▶ **Quoted text**
-=-=-

Paramilitary operations
are the largest, most violent, and most dangerous covert actions, involving the equipping and training of large armed groups for a direct assault on one’s enemies. They do not involve the use of a state’s own military personnel in combatant units, which technically would be an act of war. The United States was successful in this type of operation in Afghanistan in the 1980s but failed abysmally at the Bay of Pigs in 1961. The contra war against the Sandinistas in Nicaragua was neither won nor lost, but the Sandinistas were defeated at the polls when they held a free election in the midst of a deteriorating economy.
Some nations have also practiced a higher level of covert military activity—secret participation in combat. For example, Soviet pilots flew combat missions during the Korean War against United Nations (primarily U.S.) aircraft. This type of activity raises several issues: military action without an act of war, possible retaliation, and the rights of combatants if captured. The United States has largely eschewed this practice because of such complications, preferring to allow intelligence officers to take part in paramilitary activities.
Paramilitary operations need to be distinguished from special operations forces. The most fundamental and important distinction is that special forces are uniformed military personnel conducting a variety of combat tasks not performed by traditional military arms. The United States has a Special Operations Command (SOCOM). Other such forces are the British Special Air and Special Boat Services (SAS and SBS). Paramilitary operations do not involve the use of one’s own uniformed military personnel as combatants. In the war in Afghanistan (2001- ), the role of paramilitary personnel appears to be closer to actual combat than was primarily the case in Nicaragua, but their main role remains training, helping supply, and offering leadership assistance to indigenous forces. The CIA’s paramilitary forces in Afghanistan are part of the CIA Directorate of Operation’s Special Activities Division. According to press accounts, CIA paramilitary personnel were the first U.S. forces in Afghanistan, establishing contact with members of the Northern Alliance and preparing them for the offensive against the Taliban.

-=-=-

▶ **Data supplied**
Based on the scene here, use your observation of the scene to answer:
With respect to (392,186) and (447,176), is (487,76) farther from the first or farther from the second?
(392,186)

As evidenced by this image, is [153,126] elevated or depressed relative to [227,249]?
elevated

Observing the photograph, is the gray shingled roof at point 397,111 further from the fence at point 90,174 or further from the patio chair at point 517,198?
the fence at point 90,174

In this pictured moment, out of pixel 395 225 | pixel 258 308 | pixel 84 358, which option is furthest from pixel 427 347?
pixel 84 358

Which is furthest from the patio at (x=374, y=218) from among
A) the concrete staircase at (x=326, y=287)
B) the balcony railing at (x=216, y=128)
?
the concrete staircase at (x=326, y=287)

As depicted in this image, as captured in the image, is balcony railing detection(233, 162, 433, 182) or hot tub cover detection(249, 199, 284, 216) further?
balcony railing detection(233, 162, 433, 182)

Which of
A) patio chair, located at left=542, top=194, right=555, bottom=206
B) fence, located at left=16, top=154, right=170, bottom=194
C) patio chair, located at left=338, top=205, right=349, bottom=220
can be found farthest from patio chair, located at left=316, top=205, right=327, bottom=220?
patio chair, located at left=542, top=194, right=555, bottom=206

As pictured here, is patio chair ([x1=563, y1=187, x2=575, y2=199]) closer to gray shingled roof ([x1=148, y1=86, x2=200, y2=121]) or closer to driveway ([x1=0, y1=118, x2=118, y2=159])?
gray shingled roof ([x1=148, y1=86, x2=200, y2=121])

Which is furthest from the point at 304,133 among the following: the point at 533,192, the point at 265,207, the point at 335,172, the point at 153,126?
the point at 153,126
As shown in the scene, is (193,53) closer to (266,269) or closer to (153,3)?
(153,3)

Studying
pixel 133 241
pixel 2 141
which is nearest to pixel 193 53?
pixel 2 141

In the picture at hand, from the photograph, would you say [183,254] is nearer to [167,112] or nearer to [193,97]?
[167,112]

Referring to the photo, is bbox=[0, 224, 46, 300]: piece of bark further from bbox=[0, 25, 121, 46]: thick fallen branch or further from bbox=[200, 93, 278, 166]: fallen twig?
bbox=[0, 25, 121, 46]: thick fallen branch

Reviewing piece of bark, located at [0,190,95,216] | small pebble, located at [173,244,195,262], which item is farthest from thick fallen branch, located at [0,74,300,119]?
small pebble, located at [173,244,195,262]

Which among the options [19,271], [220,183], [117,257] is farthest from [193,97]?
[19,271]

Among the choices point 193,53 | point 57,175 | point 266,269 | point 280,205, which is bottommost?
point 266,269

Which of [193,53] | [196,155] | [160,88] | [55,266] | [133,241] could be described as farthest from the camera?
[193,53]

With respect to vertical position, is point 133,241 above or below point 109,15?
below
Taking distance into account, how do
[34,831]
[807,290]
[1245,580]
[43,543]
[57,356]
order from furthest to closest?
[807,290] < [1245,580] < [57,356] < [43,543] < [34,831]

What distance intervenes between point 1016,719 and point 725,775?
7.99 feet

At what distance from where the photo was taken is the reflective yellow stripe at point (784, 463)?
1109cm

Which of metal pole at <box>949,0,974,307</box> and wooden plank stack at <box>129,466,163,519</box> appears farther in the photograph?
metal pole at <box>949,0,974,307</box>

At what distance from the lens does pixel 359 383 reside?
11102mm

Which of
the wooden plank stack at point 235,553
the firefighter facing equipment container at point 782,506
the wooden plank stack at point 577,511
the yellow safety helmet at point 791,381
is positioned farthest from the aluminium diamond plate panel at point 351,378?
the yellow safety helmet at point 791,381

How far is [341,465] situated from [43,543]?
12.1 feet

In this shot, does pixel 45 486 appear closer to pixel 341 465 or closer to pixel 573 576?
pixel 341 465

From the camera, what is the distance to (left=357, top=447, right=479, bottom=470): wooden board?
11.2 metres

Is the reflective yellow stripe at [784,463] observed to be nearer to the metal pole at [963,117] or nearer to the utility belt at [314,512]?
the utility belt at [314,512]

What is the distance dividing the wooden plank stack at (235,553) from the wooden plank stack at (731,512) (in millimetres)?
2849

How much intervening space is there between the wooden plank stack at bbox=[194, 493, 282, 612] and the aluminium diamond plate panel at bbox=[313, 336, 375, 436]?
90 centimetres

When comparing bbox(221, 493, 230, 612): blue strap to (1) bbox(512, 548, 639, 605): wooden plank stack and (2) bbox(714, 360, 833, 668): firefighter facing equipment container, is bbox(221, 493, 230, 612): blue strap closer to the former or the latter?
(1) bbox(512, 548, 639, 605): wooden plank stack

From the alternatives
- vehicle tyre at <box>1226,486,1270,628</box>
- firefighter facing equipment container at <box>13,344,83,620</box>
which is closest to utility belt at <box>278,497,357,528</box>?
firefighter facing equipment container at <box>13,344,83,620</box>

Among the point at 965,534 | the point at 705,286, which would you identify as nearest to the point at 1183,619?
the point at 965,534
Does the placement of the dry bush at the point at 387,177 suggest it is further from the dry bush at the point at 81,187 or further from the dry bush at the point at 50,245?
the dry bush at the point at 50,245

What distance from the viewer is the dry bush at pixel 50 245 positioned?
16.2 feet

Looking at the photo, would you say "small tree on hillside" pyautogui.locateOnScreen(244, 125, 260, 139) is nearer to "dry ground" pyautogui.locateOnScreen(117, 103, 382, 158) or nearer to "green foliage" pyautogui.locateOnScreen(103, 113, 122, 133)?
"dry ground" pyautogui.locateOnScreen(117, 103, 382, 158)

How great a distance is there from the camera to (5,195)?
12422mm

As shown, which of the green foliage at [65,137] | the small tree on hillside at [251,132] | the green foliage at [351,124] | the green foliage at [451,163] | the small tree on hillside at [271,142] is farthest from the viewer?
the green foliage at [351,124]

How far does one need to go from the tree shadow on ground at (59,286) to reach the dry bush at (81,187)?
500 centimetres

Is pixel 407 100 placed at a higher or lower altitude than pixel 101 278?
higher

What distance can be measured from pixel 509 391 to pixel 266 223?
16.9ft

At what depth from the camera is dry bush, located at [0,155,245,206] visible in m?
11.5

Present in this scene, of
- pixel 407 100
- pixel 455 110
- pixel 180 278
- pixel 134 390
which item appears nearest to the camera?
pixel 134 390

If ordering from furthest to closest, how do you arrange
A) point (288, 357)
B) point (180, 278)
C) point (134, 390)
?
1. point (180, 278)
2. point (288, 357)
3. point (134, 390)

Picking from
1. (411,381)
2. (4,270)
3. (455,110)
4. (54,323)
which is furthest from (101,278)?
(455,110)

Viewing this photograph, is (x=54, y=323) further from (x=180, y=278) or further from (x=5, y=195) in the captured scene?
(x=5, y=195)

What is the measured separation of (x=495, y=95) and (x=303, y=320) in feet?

-=-=-

Write out the passage on paramilitary operations above word for word, starting at "Some nations have" and ending at "in paramilitary activities.".

Some nations have also practiced a higher level of covert military activity—secret participation in combat. For example, Soviet pilots flew combat missions during the Korean War against United Nations (primarily U.S.) aircraft. This type of activity raises several issues: military action without an act of war, possible retaliation, and the rights of combatants if captured. The United States has largely eschewed this practice because of such complications, preferring to allow intelligence officers to take part in paramilitary activities.